Proof of Data Segment Inclusion (PoDSI)
Data uploaded to web3.storage is aggregated together with data from other users of the service. When an aggregate is big enough, it is stored with multiple Filecoin Storage Providers.
Storage Providers have minimum size requirements for data storage. Therefore it is necessary to aggregate data to satisfy the requirements. The minimum is typically between 16 and 32GB.
The web3.storage service uses Proof of Data Segment Inclusion (PoDSI), which allows clients to verify the correct aggregation of their data and prove this fact to third parties.

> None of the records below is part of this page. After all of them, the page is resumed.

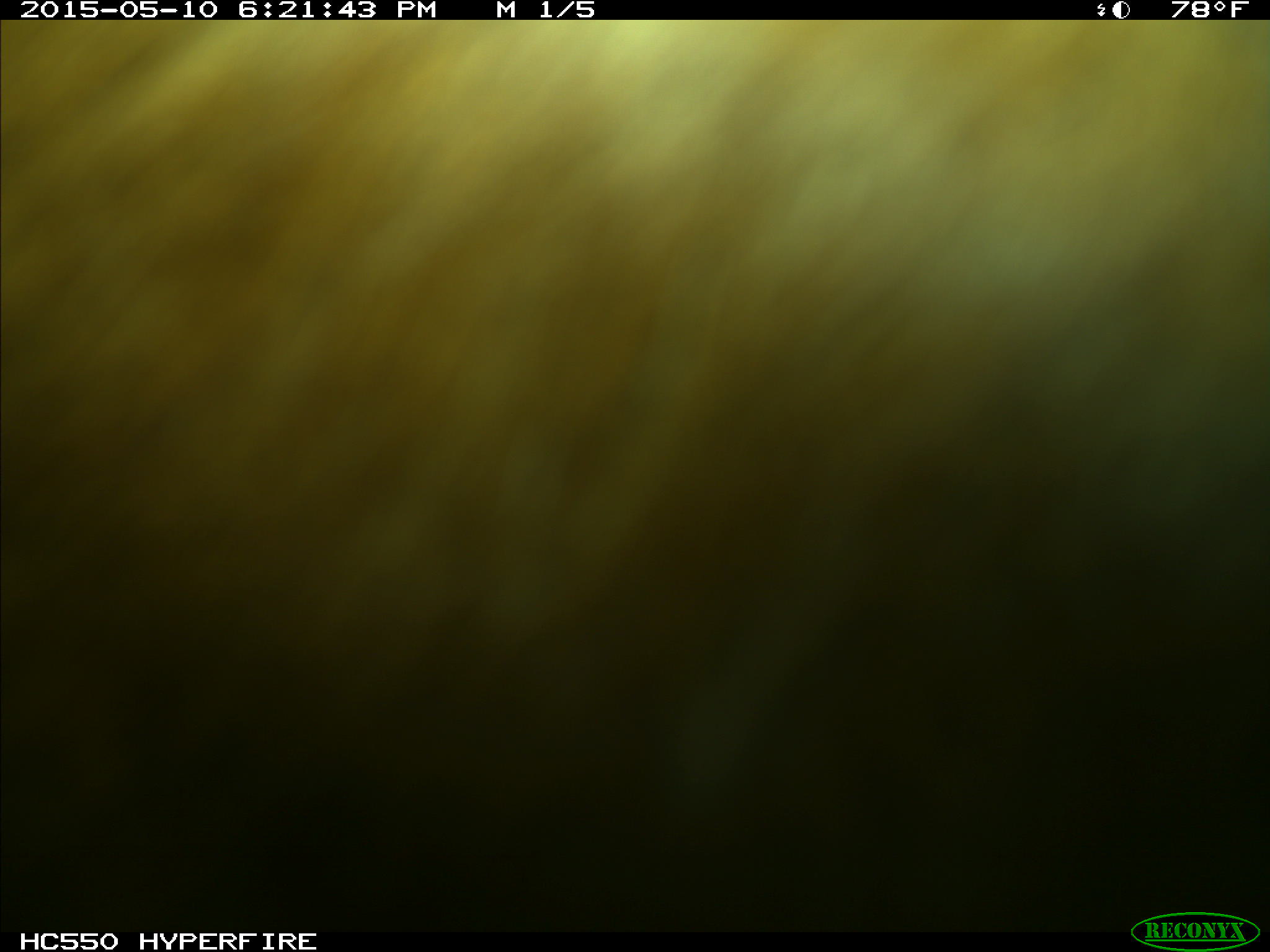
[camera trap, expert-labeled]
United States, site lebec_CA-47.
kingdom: Animalia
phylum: Chordata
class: Mammalia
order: Artiodactyla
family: Bovidae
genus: Bos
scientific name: Bos taurus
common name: domestic cow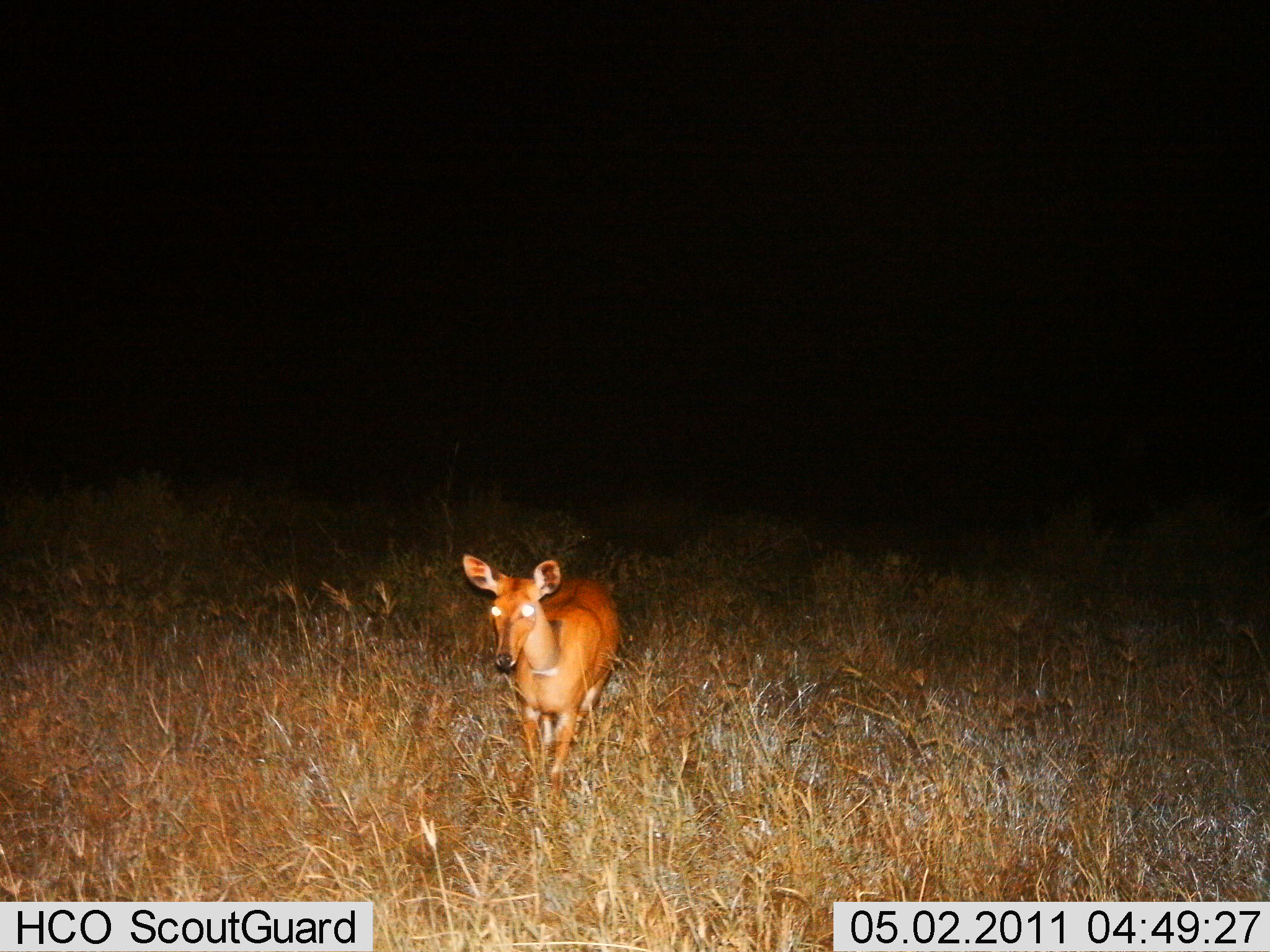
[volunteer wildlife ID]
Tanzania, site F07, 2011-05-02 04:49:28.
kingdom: Animalia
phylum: Chordata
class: Mammalia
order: Artiodactyla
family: Bovidae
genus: Redunca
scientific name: Redunca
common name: reedbuck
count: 1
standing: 62%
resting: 0%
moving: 38%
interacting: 0%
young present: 0%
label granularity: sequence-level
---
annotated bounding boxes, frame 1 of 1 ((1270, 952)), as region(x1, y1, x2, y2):
animal: region(459, 554, 623, 809)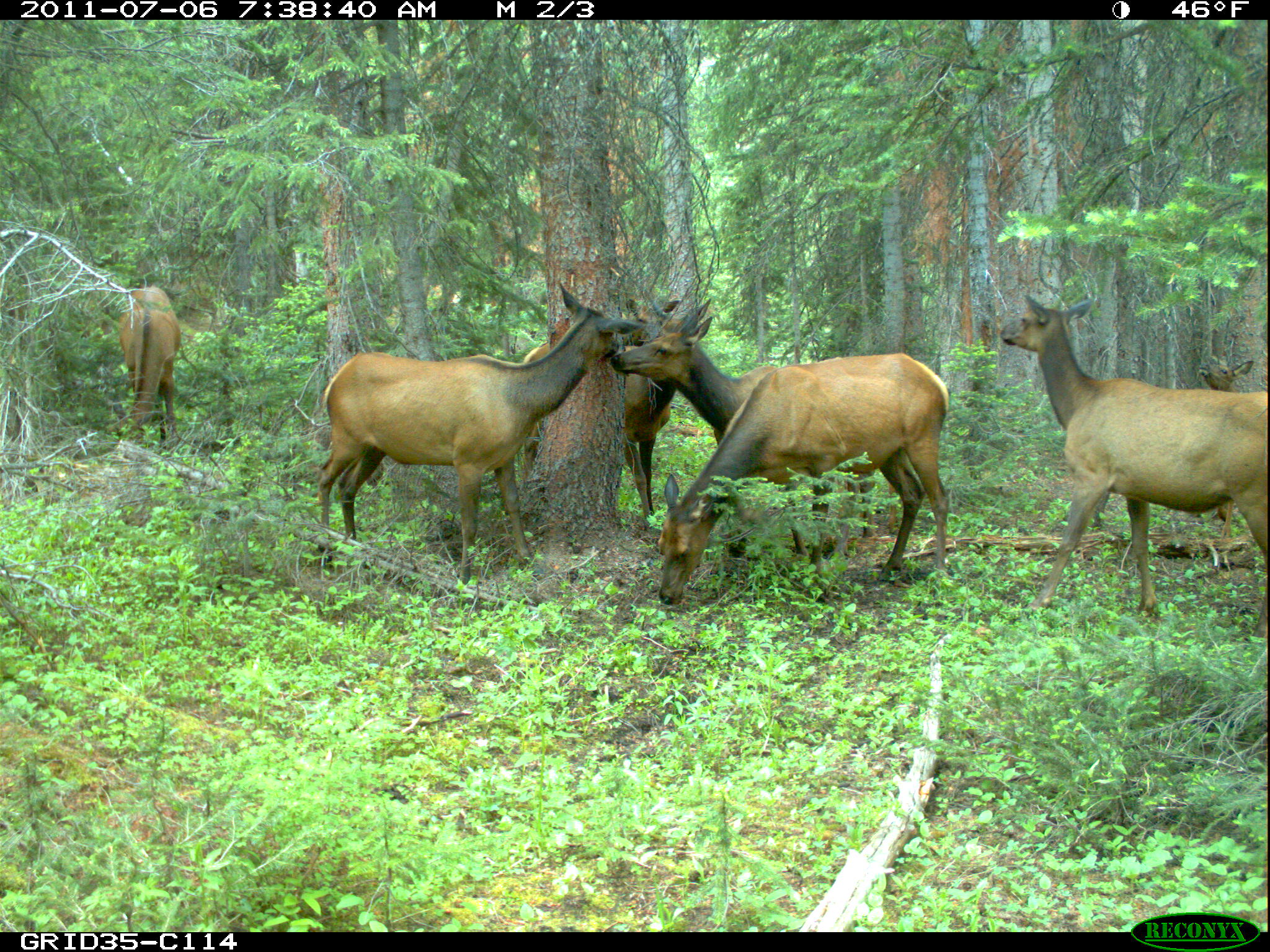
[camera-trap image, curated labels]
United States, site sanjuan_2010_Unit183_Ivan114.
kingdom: Animalia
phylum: Chordata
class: Mammalia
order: Artiodactyla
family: Cervidae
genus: Cervus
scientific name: Cervus elaphus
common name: red deer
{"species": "Cervus elaphus (red deer)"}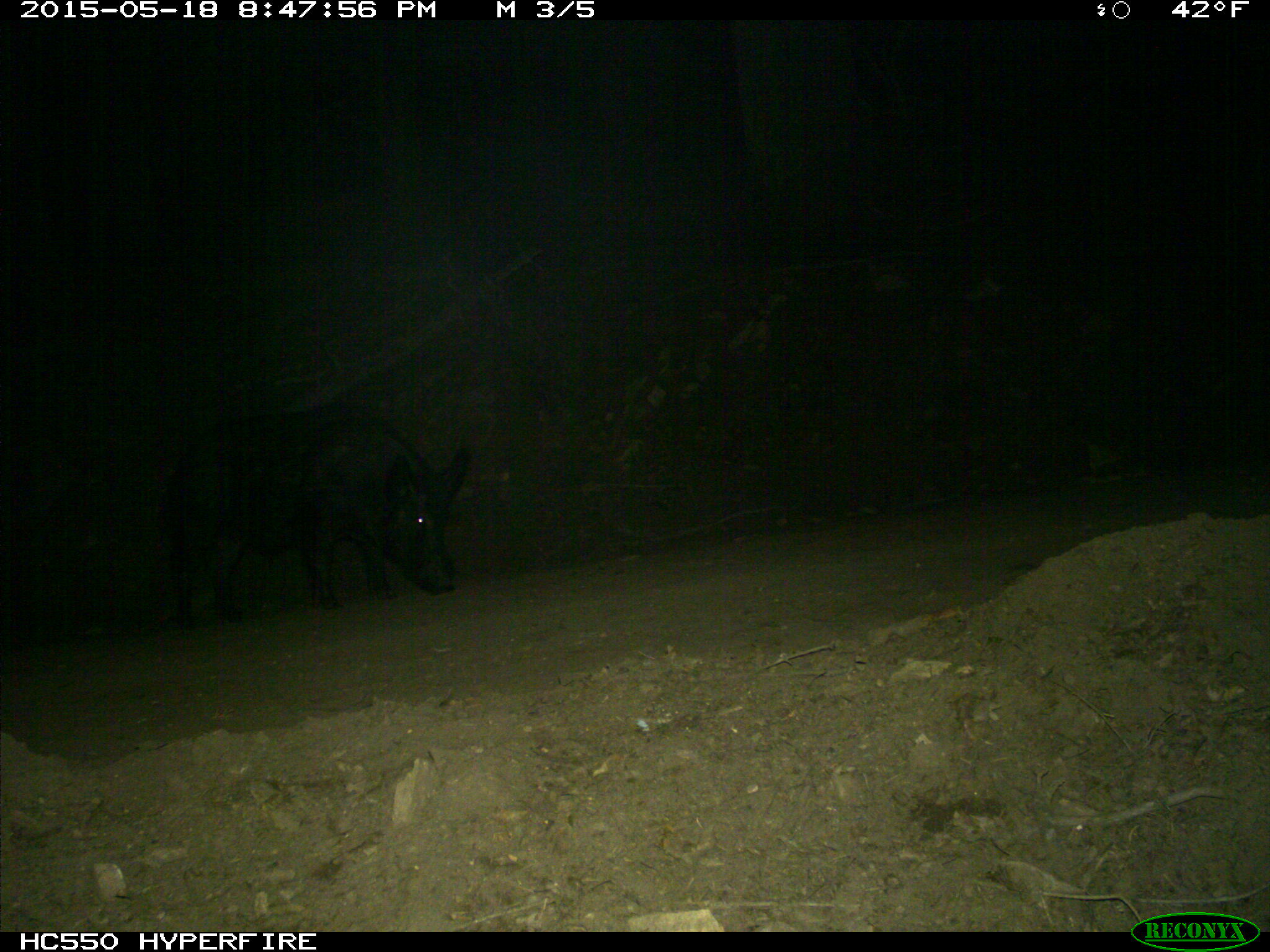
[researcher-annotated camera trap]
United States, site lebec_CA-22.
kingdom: Animalia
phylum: Chordata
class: Mammalia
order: Artiodactyla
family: Suidae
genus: Sus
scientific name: Sus scrofa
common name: wild boar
Sus scrofa (wild boar).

Data uploaded to web3.storage is packed up and sent as CAR files. We call these shards, and each one is referenced by it's shard CID.
# example CAR shard CID
The IPLD codec for a CAR shard CID is
0x0202. You can inspect this CID on cid.ipfs.tech (opens in a new tab). It is not your content root CID - that's a different CID that refers to the root node of a DAG that has been built from your data. The shard CID is a hash of the (CAR) file your DAG has been packed into.
Your content may be split between 1 or more shards.
Piece CIDs are the primary means of referencing data stored in a sector of a Filecoin Storage Provider. Each piece CID is loosely equivalent to a corresponding shard CID.
The piece CIDs used in web3.storage are v2 piece CIDs since these also encode tree height information. On chain and in various chain explorers online you may see v1 piece CIDs displayed. You can convert from v2 to v1 but not v1 to v2, unless you also know the tree height.
# example piece v2 CID
The IPLD codec for the above multihash is
0x1011 (fr32-sha2-256-trunc254-padded-binary-tree). You can inspect this CID on cid.ipfs.tech (opens in a new tab).
PoDSI enables clients using data aggregation services like web3.storage to verify the correct aggregation of their data and allow proving of this fact to third parties.
Put simply, it is a proof that a smaller piece (a segment) has been included in a larger piece (an aggregate).
# example merkle proof showing path from aggregate (piece) CID to segment (piece) CID
The above example does not visualize all the information that a PoDSI contains, just the direct path from aggregate (piece) CID to segment (piece) CID.
A data aggregation proof is a PoDSI, plus information that ties an aggregate piece to a Filecoin Storage Provider. At time of writing this one or more Deal IDs.
The web3.storage aggregation pipeline is fully verifiable thanks to UCANs. Your piece can be tracked through the pipeline via signed UCAN receipts.
There are 4 roles in the aggregation pipeline:
- Storefront - facilitates data storage services to applications and users, getting the requested data stored into Filecoin deals asynchronously.
- Aggregator - aggregates smaller data (Filecoin Pieces) into a larger piece that can effectively be stored with a Filecoin Storage Provider.
- Dealer - arranges deals with Filecoin Storage Probviders for the aggregates.
- Deal Tracker - follows the filecoin chain to keep track of successful deals.
Roughly speaking, a piece progresses through the pipeline via the following stages:
The client submits a piece to the storefront (web3.storage) for aggregation and storage in Filecoin storage providers. The receipt for this invocation contains two links for async tasks:
filecoin/submit- allows the client to continue following the receipt chain through the aggregation pipeline. It is executed after the storefront has verified the piece CID corresponds to the shard CID.
filecoin/accept- a "short cut" to the end of the pipeline, where the data aggregation proof will eventually become available. It is executed when the dealer has successfully stored an aggregate containing the submitted piece in one or more Filecoin Storage Providers.
The storefront issues a receipt for
filecoin/submit to indicate it has verified the offered piece and submitted it to the pipeline. The receipt for this invocation contains a link for an async task
piece/offer, which is executed when the storefront offers the piece to an aggregator.
The aggregator issues a receipt for
piece/offer when the storefront offers a piece to be aggregated. The receipt contains a link for an async task
piece/accept, which is executed when the piece has been included in an aggregate.
The aggregator issues
piece/accept receipts when an aggregate is big enough. Every piece in the aggregate is issued a receipt which includes a Proof of Data Segment Inclusion (PoDSI). The receipt contains a link for an async task
aggregate/offer, which is executed when the aggregator offers the aggregate to a dealer.
The dealer issues an
aggregate/offer receipt when the aggregator offers a piece to be stored by Filecoin Storeage Providers. The receipt contains a link for an async task
aggregate/accept, which is executed when the aggregate has been stored by at least one Filecoin Storage Provider.
The dealer issues an
aggregate/accept receipt when an aggregate has been stored by at least one Filecoin Storage Provider. The receipt includes information that ties an aggregate to a Storage Provider which is used in the next step to create a Data Aggregation Proof.
The storefront periodically checks for an
aggregate/accept receipt for offered aggregates. When an aggregate is accepted, the storefront issues
filecoin/accept receipts for each piece in the aggregate. The receipt includes a Data Aggregation Proof. This is the end of the pipeline.